Our story begins in 2012 with a suit by Enfish against Microsoft and a number of other parties directed to use of Microsoft’s .NET Framework. Initially, the district court concluded that a number of the asserted claims were indefinite, all but one of the claims anticipated, and all claims invalid under Section 101. The single unanticipated claim was found not infringed. On appeal, the Federal Circuit affirmed the non-infringement judgment, but reversed and remanded the invalidity determinations under Sections 101 and 102. Famously, the Federal Circuit concluded that the claims, directed to self-referential database tables, recited “specific improvement[s] to the way computers operate,” and were—for that reason—not merely abstract ideas.
Seeking to outflank Enfish, Microsoft filed multiple petitions for inter partes review. On these, Microsoft enjoyed mixed success before the PTAB. The PTAB declined to institute review on all challenged claims. With respect to those claims on which it instituted review, the PTAB found only roughly a third to be unpatenable. Both Microsoft and Enfish appealed these determinations. The Federal Circuit ultimately affirmed the PTAB in all respects. Enfish’s principal argument to overturn these determinations of unpatentability was that the PTAB had misconstrued a critical claim term. The disputed term was “object identification number” or “OID.” The PTAB had rejected arguments that this number must “identify,” rather than “define” an object, and that it must be absolutely “unique,” be “system-generated,” and be “immutable.”
The Federal Circuit observed initially that the asserted patents had expired while the appeal was pending. The Federal Circuit concluded that the governing construction standard under such circumstances was the Phillips standard normally applied in district court. The Federal Circuit elected to employ this standard despite the fact that the PTAB had applied the “broadest reasonable construction” standard because, at the time of its decision, the patents had yet to expire.

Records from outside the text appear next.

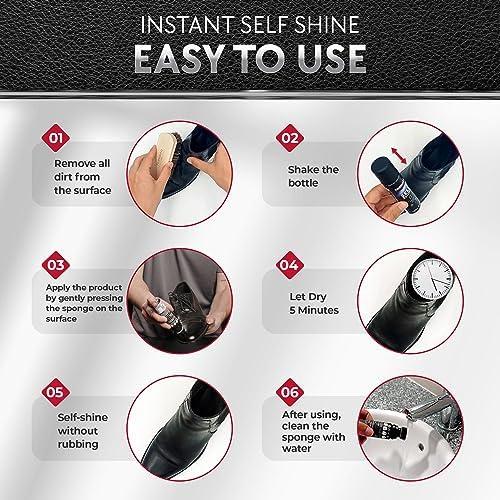 INSTANT SELF SHINE
EASY TO USE

01
Remove all dirt from the surface

02
Shake the bottle

03
Apply the product by gently pressing the sponge on the surface

04
Let Dry 5 Minutes

05
Self-shine without rubbing

06
After using, clean the sponge with water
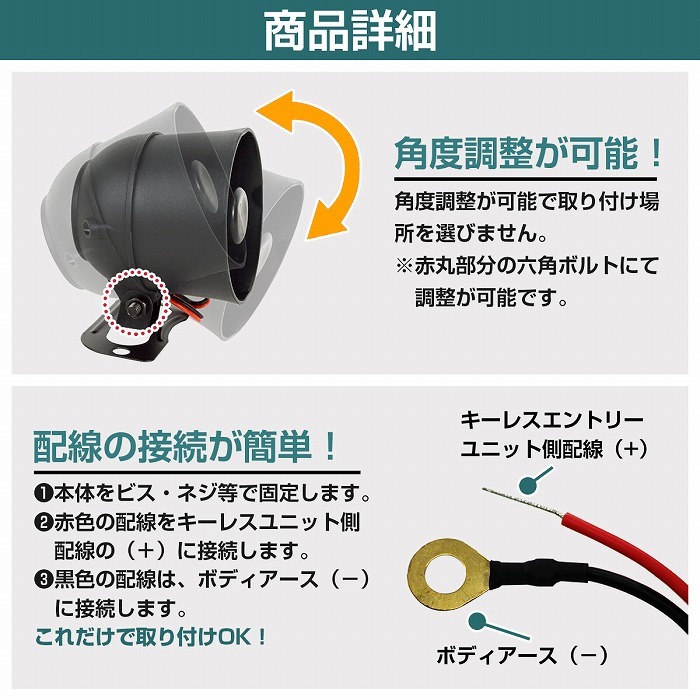 商品詳細

角度調整が可能！

角度調整が可能で取り付け場所を選びません。
※赤丸部分の六角ボルトにて調整が可能です。

配線の接続が簡単！

❶本体をビス・ネジ等で固定します。
❷赤色の配線をキーレスユニット側配線の（＋）に接続します。
❸黒色の配線は、ボディアース（－）に接続します。
これだけで取り付けOK！

キーレスエントリーユニット側配線（＋）

ボディアース（－）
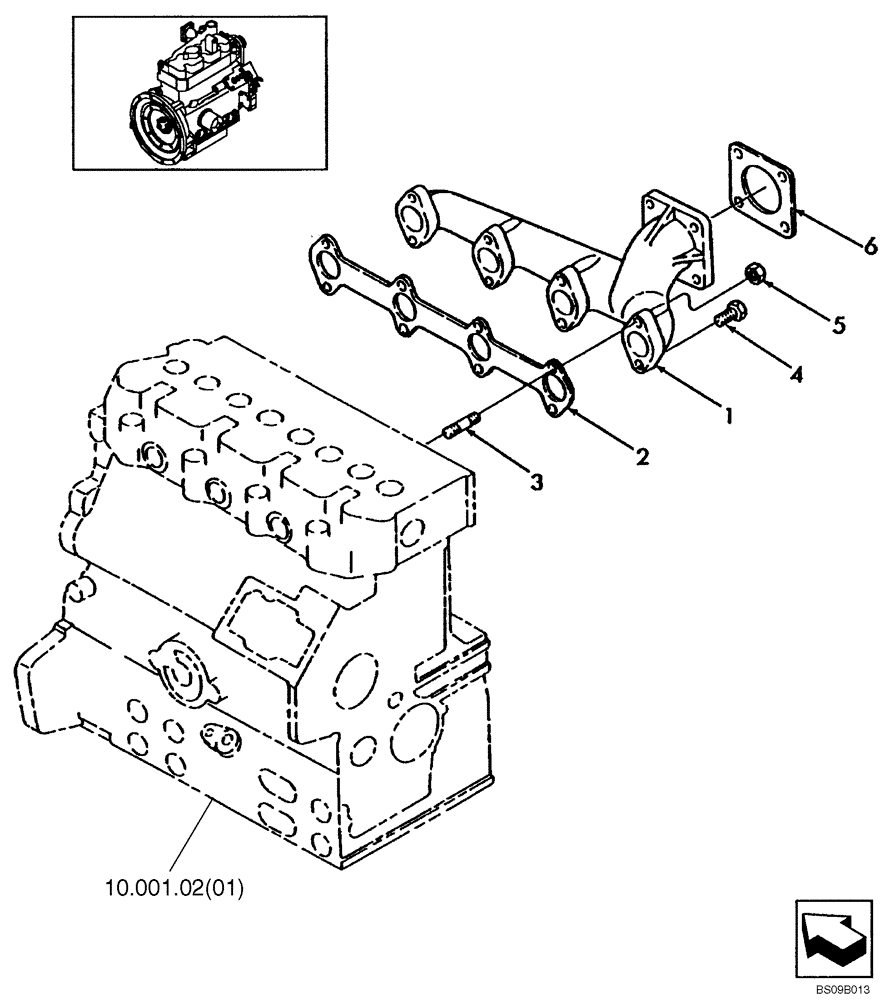 6
5
4
1
2
3
10.001.02(01)
BS09B013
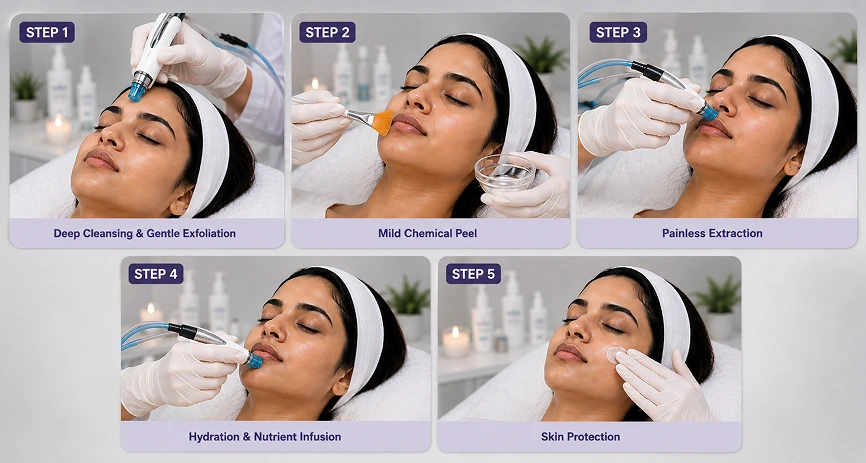 STEP 1
Deep Cleansing & Gentle Exfoliation

STEP 2
Mild Chemical Peel

STEP 3
Painless Extraction

STEP 4
Hydration & Nutrient Infusion

STEP 5
Skin Protection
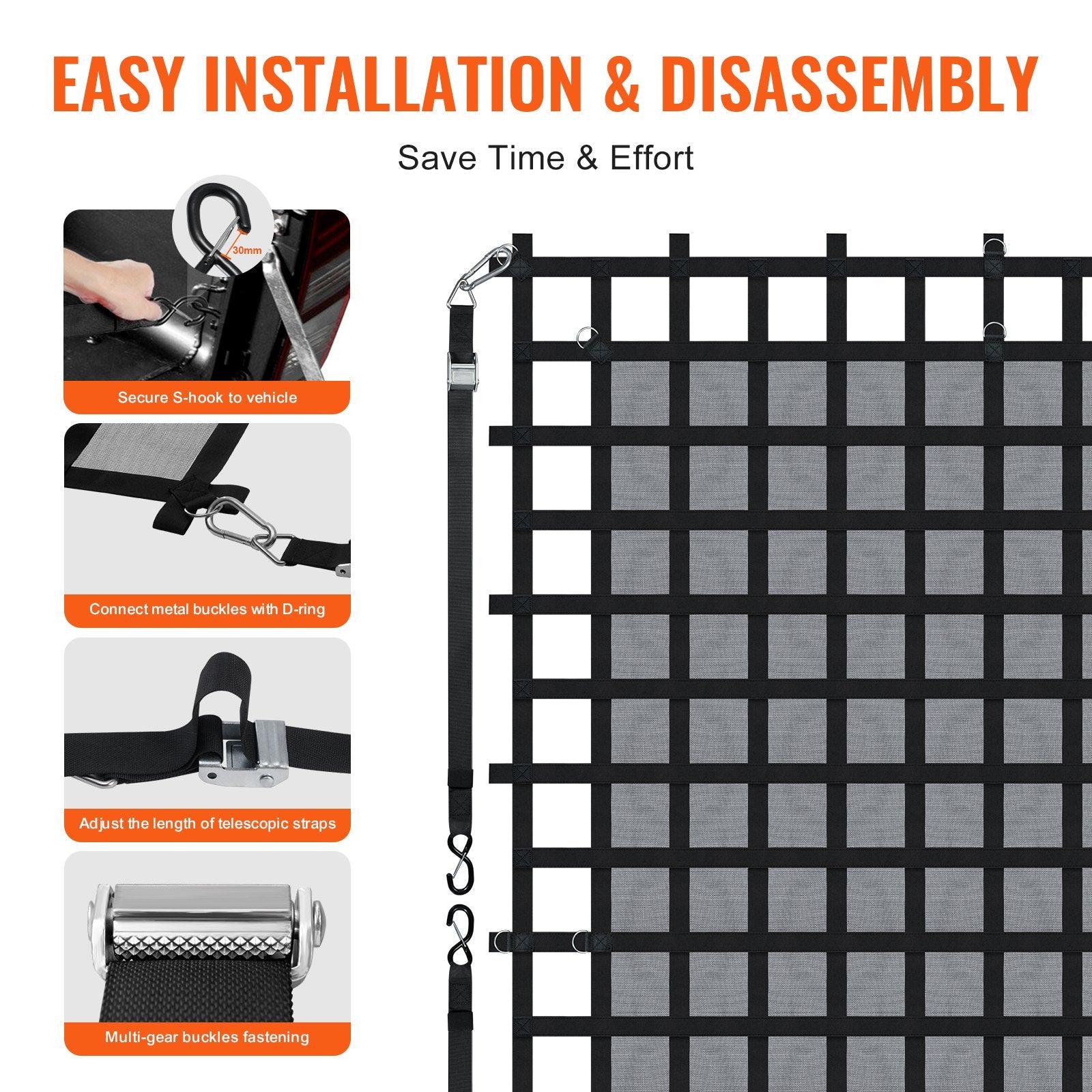 EASY INSTALLATION & DISASSEMBLY

Save Time & Effort

30mm

Secure S-hook to vehicle

Connect metal buckles with D-ring

Adjust the length of telescopic straps

Multi-gear buckles fastening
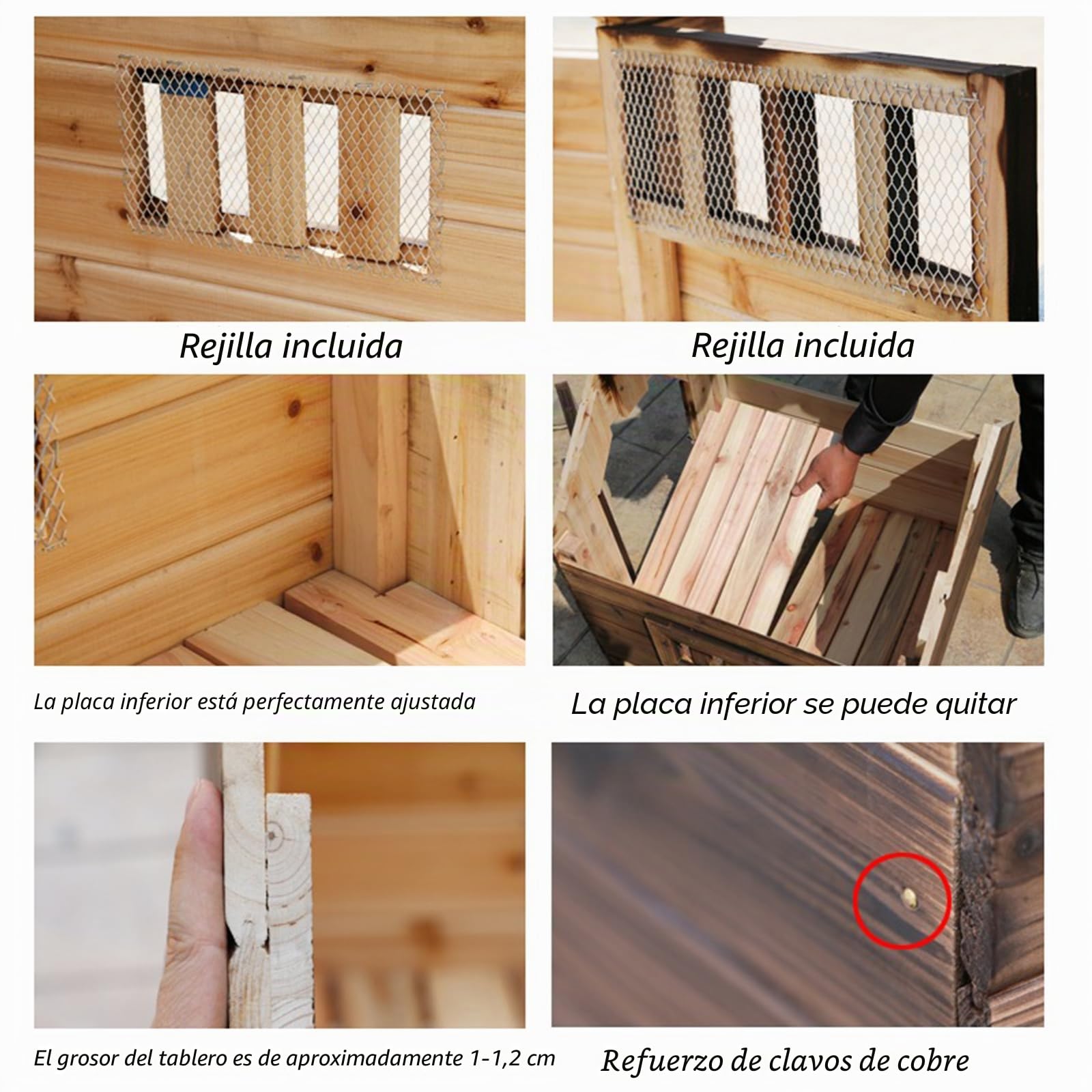 Rejilla incluida

Rejilla incluida

La placa inferior está perfectamente ajustada

La placa inferior se puede quitar

El grosor del tablero es de aproximadamente 1-1,2 cm

Refuerzo de clavos de cobre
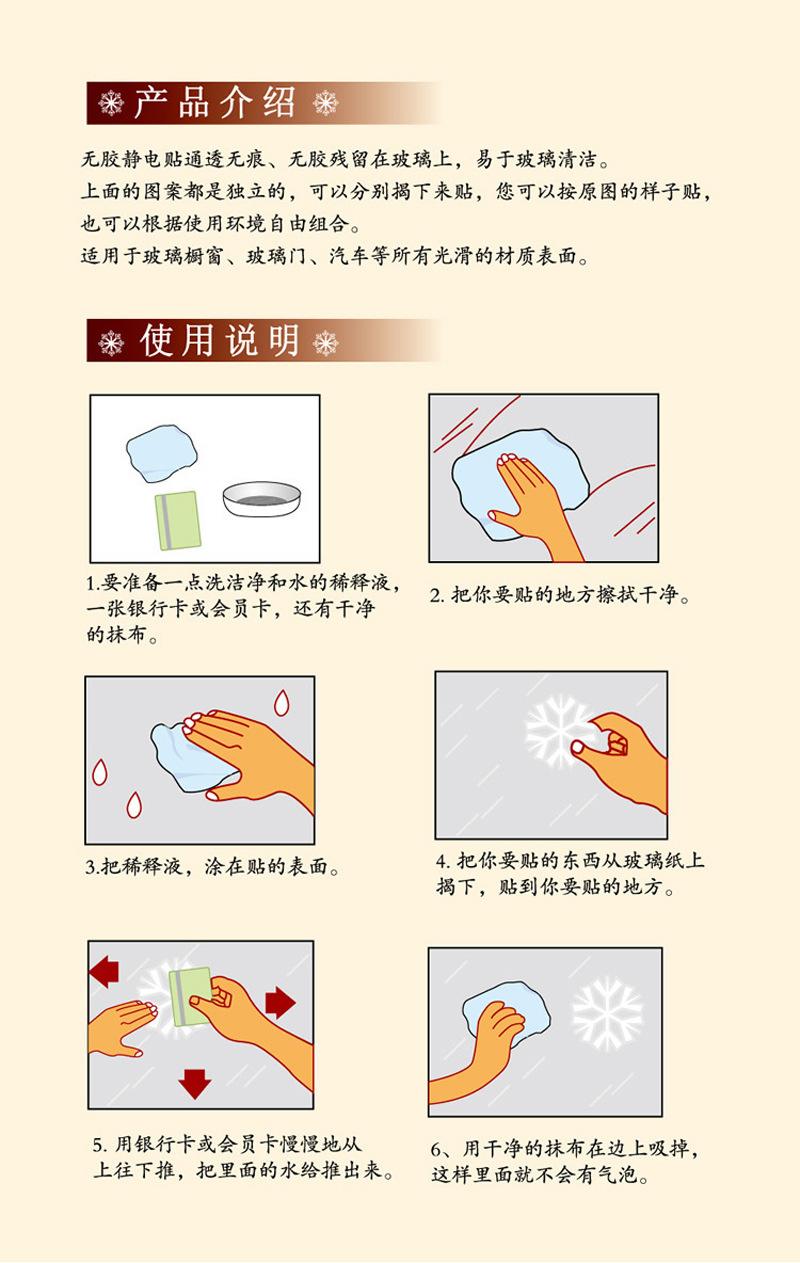 产品介绍

无胶静电贴通透无痕、无胶残留在玻璃上，易于玻璃清洁。
上面的图案都是独立的，可以分别揭下来贴，您可以按原图的样子贴，也可以根据使用环境自由组合。
适用于玻璃橱窗、玻璃门、汽车等所有光滑的材质表面。

使用说明

1.要准备一点洗洁净和水的稀释液，一张银行卡或会员卡，还有干净的抹布。

2. 把你要贴的地方擦拭干净。

3.把稀释液，涂在贴的表面。

4. 把你要贴的东西从玻璃纸上揭下，贴到你要贴的地方。

5. 用银行卡或会员卡慢慢地从上往下推，把里面的水给推出来。

6、用干净的抹布在边上吸掉，这样里面就不会有气泡。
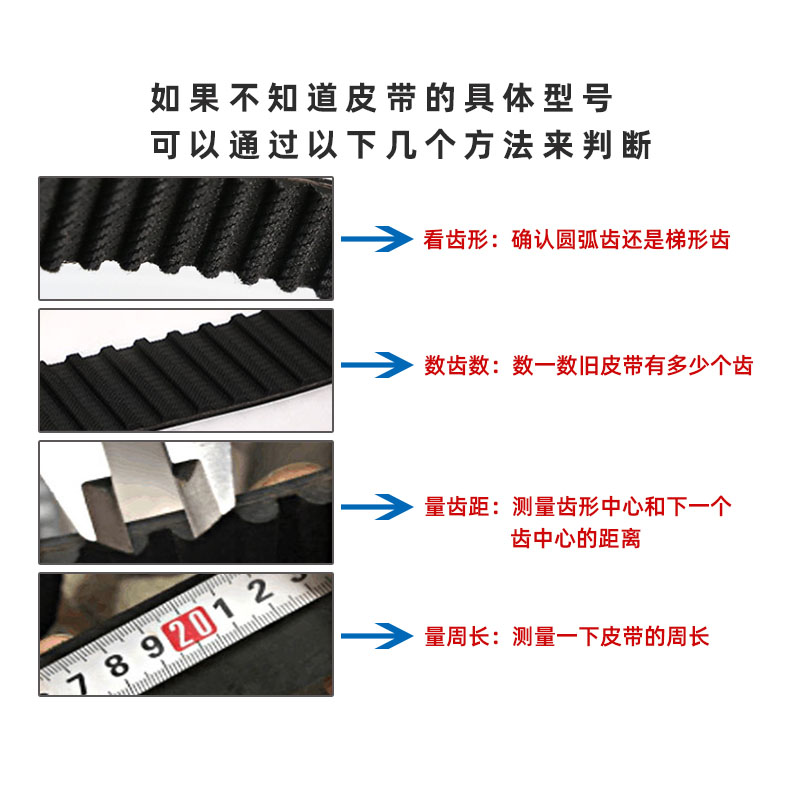 如果不知道皮带的具体型号
可以通过以下几个方法来判断

看齿形：确认圆弧齿还是梯形齿

数齿数：数一数旧皮带有多少个齿

量齿距：测量齿形中心和下一个齿中心的距离

7 8 9 20 1 2 3

量周长：测量一下皮带的周长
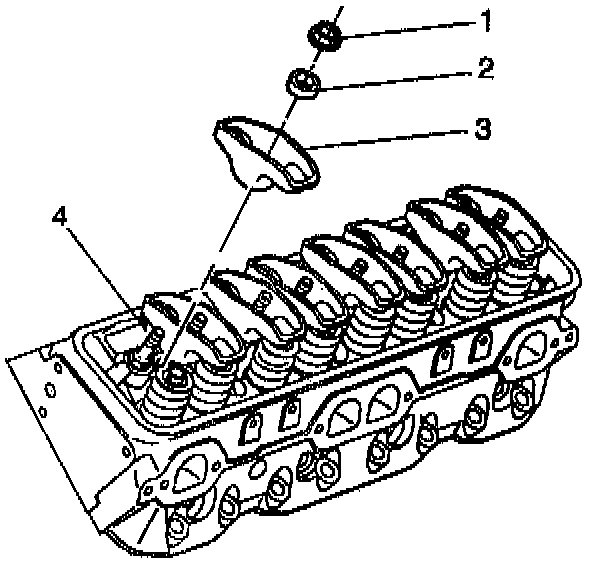 1
2
3
4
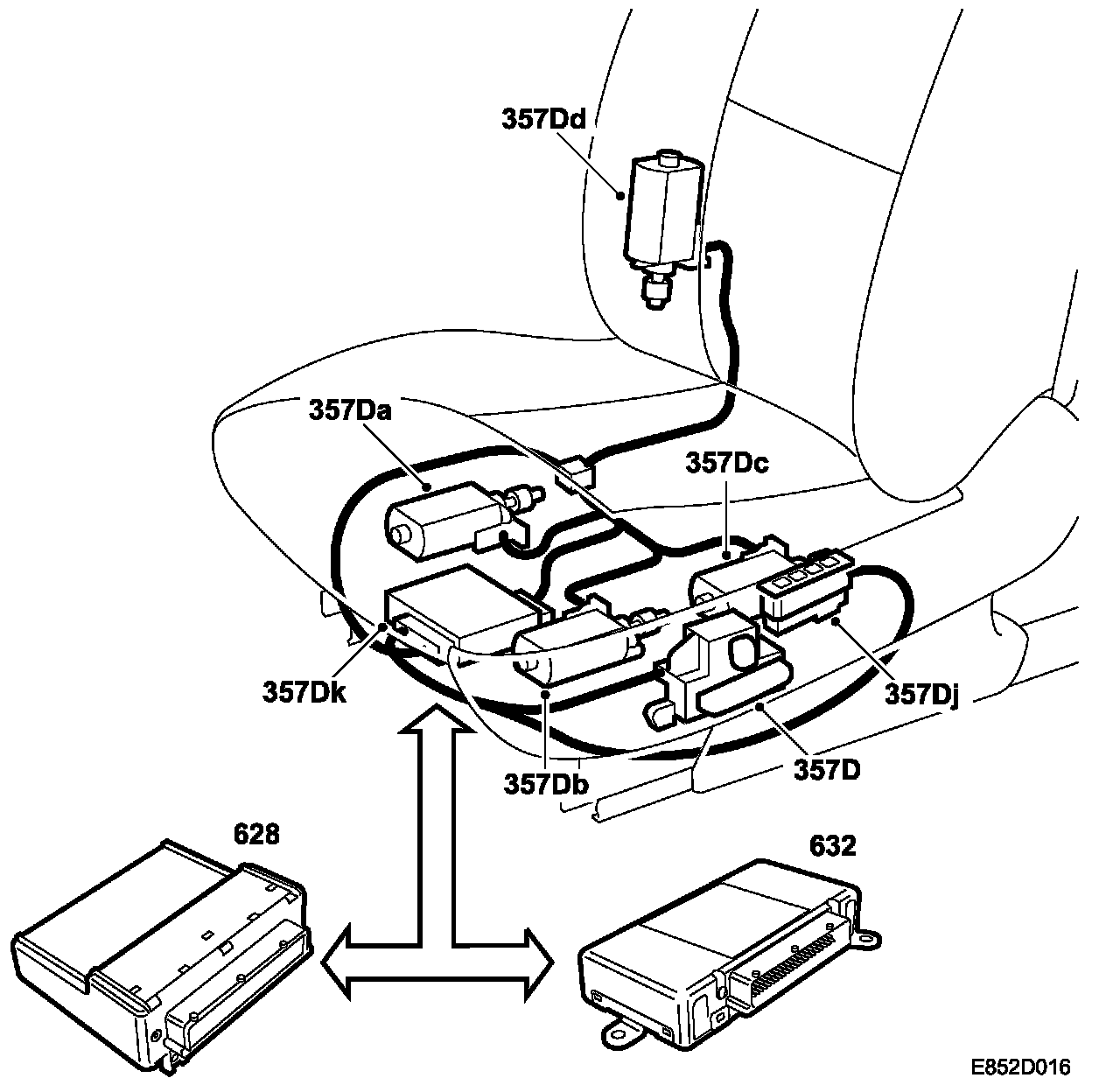 357Dd
357Da
357Dc
357Dk
357Dj
357Db
357D
628
632
E852D016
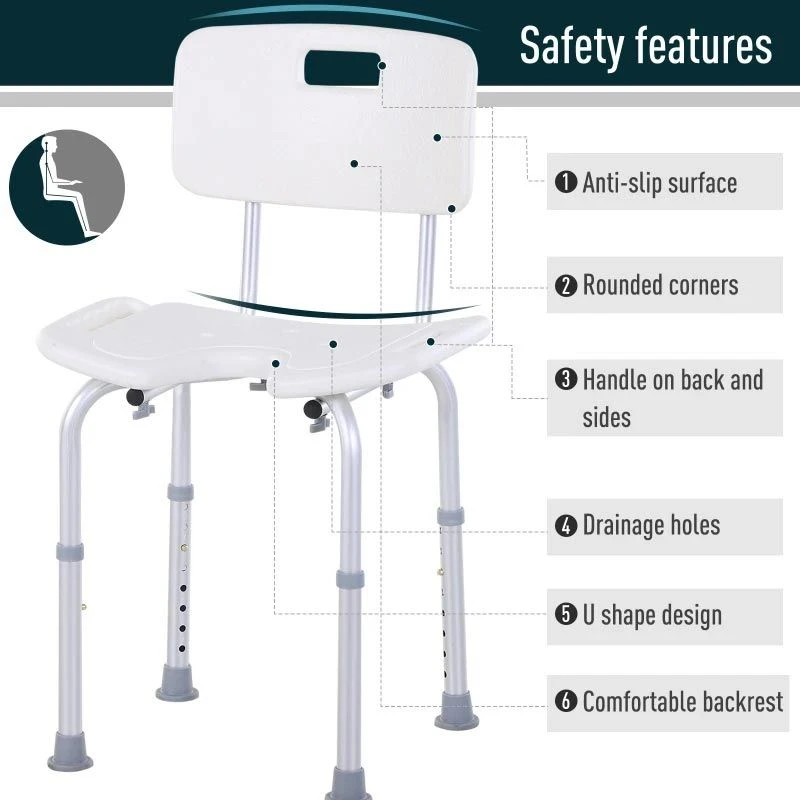 Safety features

❶ Anti-slip surface

❷ Rounded corners

❸ Handle on back and sides

❹ Drainage holes

❺ U shape design

❻ Comfortable backrest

The Federal Circuit, however, neatly sidestepped the potentially explosive consequences of a court of review using one claim construction standard to evaluate decisions of the PTAB made using a completely different standard, conveniently declaring (without any analysis) that the results under either standard would be the same.
Turning to the merits of Enfish’s appeal, the Federal Circuit first announced that Enfish had forfeited any argument that the OID must “identify” an object. Enfish had not argued for a construction before the PTAB that included the “identification” requirement and, for this reason, the court concluded such argument was “not merely a new or additional argument supporting the construction it urged before the Board, but an argument for a construction different from any Enfish clearly and timely urged before the tribunal we review.”
…Enfish relied on expert testimony and other extrinsic evidence to support its argument… Microsoft introduced contrary testimony and evidence to rebut Enfish’s position. Given the absence of intrinsic evidence, and conflicting extrinsic record, the Board was entitled to reject Enfish’s proposed construction.
As to Enfish’s remaining claim construction arguments, the court found no support in the claim language itself for the additional requirements argued for by Enfish. The Federal Circuit disagreed with Enfish’s contention that these requirements were compelled by the patent specification. The Federal Circuit also concluded that the PTAB had properly rejected Enfish’s expert testimony concerning the proper construction of this term.
The court’s discussion of conflicting expert testimony concerning claim construction points to a significant difference between proceedings in the PTAB and in district court. For years, based upon skeptical (if not hostile) comments from the Federal Circuit, practitioners have been schooled to avoid as much as possible use of extrinsic evidence in district court claim construction proceedings, and especially expert testimony. In the PTAB, however, use of experts who remark on the proper construction of claim terms is commonplace.
The Federal Circuit’s decision on the appeal of the PTAB decisions had an almost immediate impact on the district court litigation between Enfish and Microsoft. Shortly after the Federal Circuit’s decision affirming the PTAB’s claim construction, Enfish sought leave in the district court to amend its infringement contentions. The district court observed that the Federal Circuit employed the Phillips standard in its review of the PTAB’s claim construction, which led the district court to conclude that “the construction adopted by the Federal Circuit also applies to the action before this Court.” Because this PTAB construction differed from the construction earlier rendered by the district court, the district court concluded that “good cause” existed for Enfish’s requested amendment of its infringement contentions.